Segundo Fakhir, a instituição preconiza a transferência apenas da população do povoado de Ntoro. “Gostaria de explicar que as populações residentes nas aldeias de Nseue, Mpene e da sede do posto administrativo não precisam de ser reassentadas, tal está fora de hipótese porque depois de analisarmos todo processo, baseando-se no levantamento que fizemos, chegamos à conclusão de que não é preciso movimentarmos as restantes aldeias, somente o povoado de Ntoro está localizado numa área próxima da zona mineira, onde estamos a operar” – explicou Fakhir.
Ele acrescentou que em termos de custos, é mais fácil movimentar este povoado que tem 95 famílias. “A transferência e a construção de casas para a população irá custar-nos cerca de 9 milhões de dólares americanos ” disse.
Fakhir assegurou que a partir do próximo ano inicia o processo de movimentação da população e dai, segundo acrescentou, a população de todas as aldeias em redor vai tomar conhecimento.
“Nós não vamos surpreender ninguém, a informação irá fluir, nada será feito às escondidas, contudo tenho a destacar que o processo de transferência das aldeias irá implicar a redução da área concedida à empresa, em cerca 8 mil hectares. Não teremos conflitos com a população porque dentro do novo traçado da área não temos camponeses de nenhuma das aldeias a fazer machambas, por tanto, não vamos movimentar ninguém ”- explicou Fakhir.
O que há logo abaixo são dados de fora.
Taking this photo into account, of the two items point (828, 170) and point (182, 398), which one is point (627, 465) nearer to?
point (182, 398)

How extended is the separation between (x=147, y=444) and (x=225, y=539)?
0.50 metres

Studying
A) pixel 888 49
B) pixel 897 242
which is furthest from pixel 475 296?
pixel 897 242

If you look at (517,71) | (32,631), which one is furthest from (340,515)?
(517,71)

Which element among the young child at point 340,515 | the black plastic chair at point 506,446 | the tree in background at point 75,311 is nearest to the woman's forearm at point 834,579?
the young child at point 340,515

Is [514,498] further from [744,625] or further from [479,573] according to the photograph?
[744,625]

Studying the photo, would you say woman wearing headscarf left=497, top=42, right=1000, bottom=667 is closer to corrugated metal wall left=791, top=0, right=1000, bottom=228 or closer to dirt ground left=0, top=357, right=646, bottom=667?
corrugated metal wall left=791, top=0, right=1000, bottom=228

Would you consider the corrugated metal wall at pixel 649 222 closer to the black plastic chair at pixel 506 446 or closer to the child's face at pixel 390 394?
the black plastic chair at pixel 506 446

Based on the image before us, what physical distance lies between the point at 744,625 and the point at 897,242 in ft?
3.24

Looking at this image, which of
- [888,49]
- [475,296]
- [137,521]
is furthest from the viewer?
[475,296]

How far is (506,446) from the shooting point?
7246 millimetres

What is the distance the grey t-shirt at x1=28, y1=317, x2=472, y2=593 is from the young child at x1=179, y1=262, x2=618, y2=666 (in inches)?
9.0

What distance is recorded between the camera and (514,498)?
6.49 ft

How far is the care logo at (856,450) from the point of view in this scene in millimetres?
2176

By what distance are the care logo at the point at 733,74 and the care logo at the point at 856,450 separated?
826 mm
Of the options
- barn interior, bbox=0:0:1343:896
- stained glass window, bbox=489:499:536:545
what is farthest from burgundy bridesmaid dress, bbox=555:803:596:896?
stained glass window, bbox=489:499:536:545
No âmbito da responsabilidade social da empresa, consta que a MRM aprovou vários pacotes de fundos para as comunidades em redor do projecto, mas os mesmos só serão disponibilizados em 2016.
“Mas há coisas que já fizemos, por exemplo nos dias que correm para quem chega a Namanhumbiri à noite vai ver que esta área já parece uma cidade, pois já temos iluminação pública. Também temos um outro projecto que gostaríamos de financiar. Porém, queremos que as pessoas se organizem para criar frangos numa única vedação, claro subdividido em capoeiras diferentes para cada beneficiário. Estamos à espera que eles se organizem ”- esclareceu Fakhir.
Ele explicou, no entanto que o fenómeno do garimpo ilegal na área mineira ainda não está totalmente controlado, existem estrangeiros que pilham os recursos sem pagar impostos. “Há muito dinheiro que sai em Namanhumbir livre de qualquer tipo de imposto, estimamos em cerca 250 milhões de dólares, o valor que anualmente sai ilegalmente sob forma de Rubi” – disse Fakhir.
De referir que MRM, foi considerada a melhor empresa que contribuiu para os cofres do Estado, em Cabo delgado, o ano passado, com 320 milhões de meticais, decorrente das vendas em leilão deste minério.